A new training center opened to ensure Ohio’s manufacturing future.
Author: Jeff Reidel
Published: 9:56 AM EDT October 9, 2022
MENTOR, Ohio — The first Friday of October is National Manufacturing Day.
This year, there was a ribbon cut for the Transformation Training Center in Mentor.
It features high-tech learning facilities for members, local schools, and the community. AWT, or the Alliance for Working Together Foundation, is the organization behind the project. But the new center isn’t the only way they are exposing people to manufacturing.
The hits at the 12th annual Robobots competition are making an impact in more ways than one. Dozens of teams from area high schools have spent months building battle robots for their three minutes in the ring until only one robot is left standing.

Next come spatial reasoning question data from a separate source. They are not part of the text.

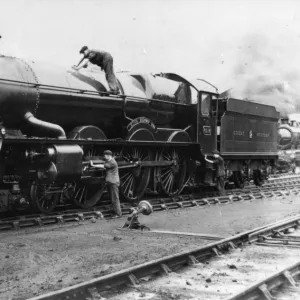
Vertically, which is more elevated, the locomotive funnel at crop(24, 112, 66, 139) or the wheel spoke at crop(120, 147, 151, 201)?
the locomotive funnel at crop(24, 112, 66, 139)

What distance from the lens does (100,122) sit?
36.3 feet

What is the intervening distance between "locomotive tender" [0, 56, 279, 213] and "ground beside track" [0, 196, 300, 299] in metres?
1.21

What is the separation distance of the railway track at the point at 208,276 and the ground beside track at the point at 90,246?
0.42m

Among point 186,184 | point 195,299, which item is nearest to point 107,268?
point 195,299

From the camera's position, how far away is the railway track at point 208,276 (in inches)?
186

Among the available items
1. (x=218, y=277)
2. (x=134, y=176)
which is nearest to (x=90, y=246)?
(x=218, y=277)

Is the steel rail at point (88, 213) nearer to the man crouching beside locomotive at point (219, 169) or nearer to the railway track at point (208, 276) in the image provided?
the man crouching beside locomotive at point (219, 169)

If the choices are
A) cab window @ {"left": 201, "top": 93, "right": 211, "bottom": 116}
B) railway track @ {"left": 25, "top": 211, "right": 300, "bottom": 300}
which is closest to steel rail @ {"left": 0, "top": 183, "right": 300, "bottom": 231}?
cab window @ {"left": 201, "top": 93, "right": 211, "bottom": 116}

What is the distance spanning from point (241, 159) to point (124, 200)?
5066 mm

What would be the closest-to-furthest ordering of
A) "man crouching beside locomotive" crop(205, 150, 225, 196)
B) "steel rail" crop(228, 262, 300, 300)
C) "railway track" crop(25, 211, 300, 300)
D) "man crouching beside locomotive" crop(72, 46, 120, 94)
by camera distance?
"steel rail" crop(228, 262, 300, 300) < "railway track" crop(25, 211, 300, 300) < "man crouching beside locomotive" crop(72, 46, 120, 94) < "man crouching beside locomotive" crop(205, 150, 225, 196)

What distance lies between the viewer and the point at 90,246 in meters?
6.97

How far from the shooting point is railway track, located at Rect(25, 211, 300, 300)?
4719 millimetres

“So, it is a way to introduce high school students to manufacturing through building a 15-pound robot. And we pair them up with a manufacturing company”, said Teresa Simons, the Executive Director of Alliance for Working Together. AWT puts on the competition.

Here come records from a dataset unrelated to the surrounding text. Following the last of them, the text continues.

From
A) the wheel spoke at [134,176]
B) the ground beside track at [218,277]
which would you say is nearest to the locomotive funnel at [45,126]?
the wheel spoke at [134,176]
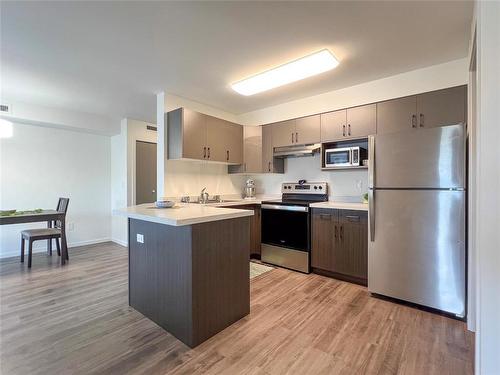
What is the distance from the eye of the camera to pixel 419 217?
2.21m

The battle bot, Buttercup, built by Mentor High School, took the top spot.
“It was just an incredible journey,” remarked Alec Byrum, the faculty adviser, for the Mentor High School team. “We took sheets of cardboard, we are cutting out different shapes to work with, and to see it go from that to 3D printed to final design and then to finally win it has been amazing.”
With this excitement, the Alliance for Working Together hopes to have students looking at careers in manufacturing. Currently, the industry is growing, while the number of skilled labor workers is shrinking.

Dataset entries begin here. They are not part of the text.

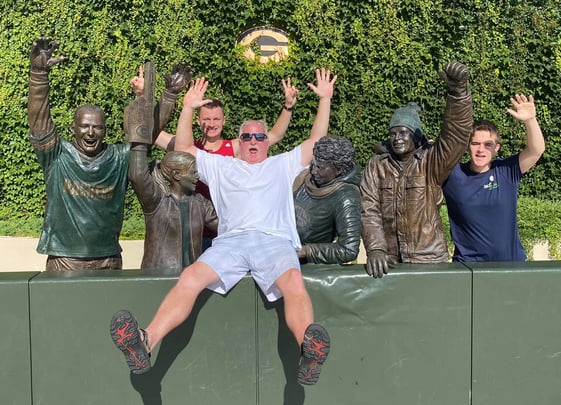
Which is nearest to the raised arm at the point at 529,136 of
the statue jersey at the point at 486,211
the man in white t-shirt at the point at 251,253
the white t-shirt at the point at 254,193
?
the statue jersey at the point at 486,211

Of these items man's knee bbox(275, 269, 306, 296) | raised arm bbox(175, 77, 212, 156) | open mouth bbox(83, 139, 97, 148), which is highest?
raised arm bbox(175, 77, 212, 156)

According to the 2022 Marcum Nation Manufacturing Survey, 83% of companies say attracting and retaining trained workers is their greatest challenge.
“We need to normalize manufacturing careers,” said Simons. “And really, in the long run, to not go into debt over going to school and actually go into a career that you can make a good living at.”
To normalize those career choices, AWT holds summer camps for 5th and 6th graders. The students do hands-on projects, learn STEM concepts and tour area companies.
“We want to introduce it to them at a young age,” said Rachel Metcalf, AWT’s Educational Director. “They like to work with their hands, and they go into these manufacturers and see how high-tech and clean they are.”
For middle schoolers, there is the Juriorbots competition, where smaller robots enter the battle ring. Wickliffe Middle School is undefeated in the competition.
“Definity amazing to win. I put a lot of work, we all put a lot of work into the robot, so it feels amazing to win,” said 7th grader Ryan Stevenson-Powell.
Now AWT’s latest project is the Transformation Training Center. Two years in the making, the center was funded by national, state, and foundation grants, also local company donations. The goal of the center in Mentor is to combat the local skill gap.
“What we saw was the need for additional training. And we have an apprenticeship program that will be housed in this facility. It will give us the ability to train additional people coming out of different industries,” stated Simons.
The center is a workforce development hub, with different labs, and the home of Mentor, Wickliffe and Euclid school’s tech programs.
“I can’t believe it, it is just hard to believe,” said the founder of AWT, Roger Sustar.
Sustar hopes the center will ensure a future for local manufacturing.
“We can have kids trained, and we can make manufacturing like it used to be. Do you remember was like the number one city in the world? We were the largest community that made things. Hopefully, someday, we will come back to that and that will be my dream come true,” said Sustar.